▸ **Objetivo do exercício**
Escreva a continuação do texto abaixo sobre opções e escolhas, começando logo depois da última frase.

▸ **Trecho do texto**
Opções econômicas e opções sociais

Viver é fazer opções, é ter que, diariamente, fazer escolhas sobre todas as coisas. Mesmo o ato de não escolher é uma escolha, uma forma de decidir, pois a omissão ou o simples acomodamento provoca conseqüências, graves ou não. O dilema da escolha já começa no nascer da consciência quando, ainda sem engatinhar, somos forçados a fazer as mais ousadas escolhas, algumas refletindo e marcando o futuro, a exemplo de chuparmos o dedo ou uma chupeta no que se refere à formação dos dentes;  transformarmos em ficar ou namorar aquele ou aquela que será uma linda nuvem passageira, uma eterna noite de luar ou uma tempestade carregada de raios e trovões a atormentar o navegar pela vida.

▸ **Dados apresentados**
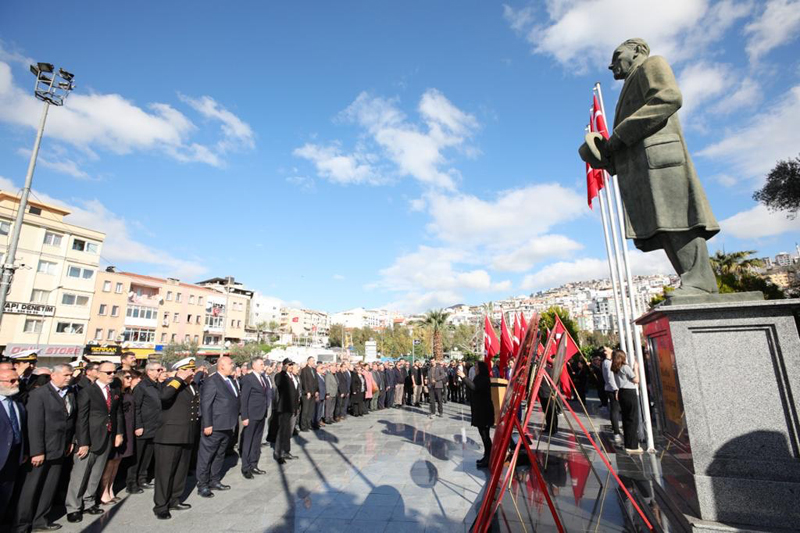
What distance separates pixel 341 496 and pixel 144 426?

▸ **Resposta da tarefa**
Escolhemos os amigos, elegemos os inimigos e somos por eles escolhidos. Escolhemos até quando escutamos os falsos amigos, mesmo quando nos alertam de sua falsidades e abraços interesseiros. Enfim, estamos sempre a recitar, ainda que imperceptivelmente, o que um dia exclamou Shakespeare através do seu predileto Hamlet, com o seu famoso “ser ou não ser, eis a questão”.

 

Os religiosos chamam o processo de escolha de livre arbítrio, o poder de fazer o seu próprio caminho. Não difere deste conceito a ciência, com esclareceu Carl G. Jung, o famoso psicólogo, ao afirmar que “Livre Arbítrio é fazer bem feito o que nos somos obrigados a fazer”. No campo do fazer bem feito, Buda, por exemplo, escolheu sair da cidade encantada para encantar o mundo com a sua mensagem de paz, retidão e amor. É no budismo, mais precisamente no Padmasambhava, que encontramos esta pérola de lição: “Se queres saber sobre tua vida passada, olhe para tua vida presente; Se queres saber sobre tua vida futura, olhe pra teus atos presentes.”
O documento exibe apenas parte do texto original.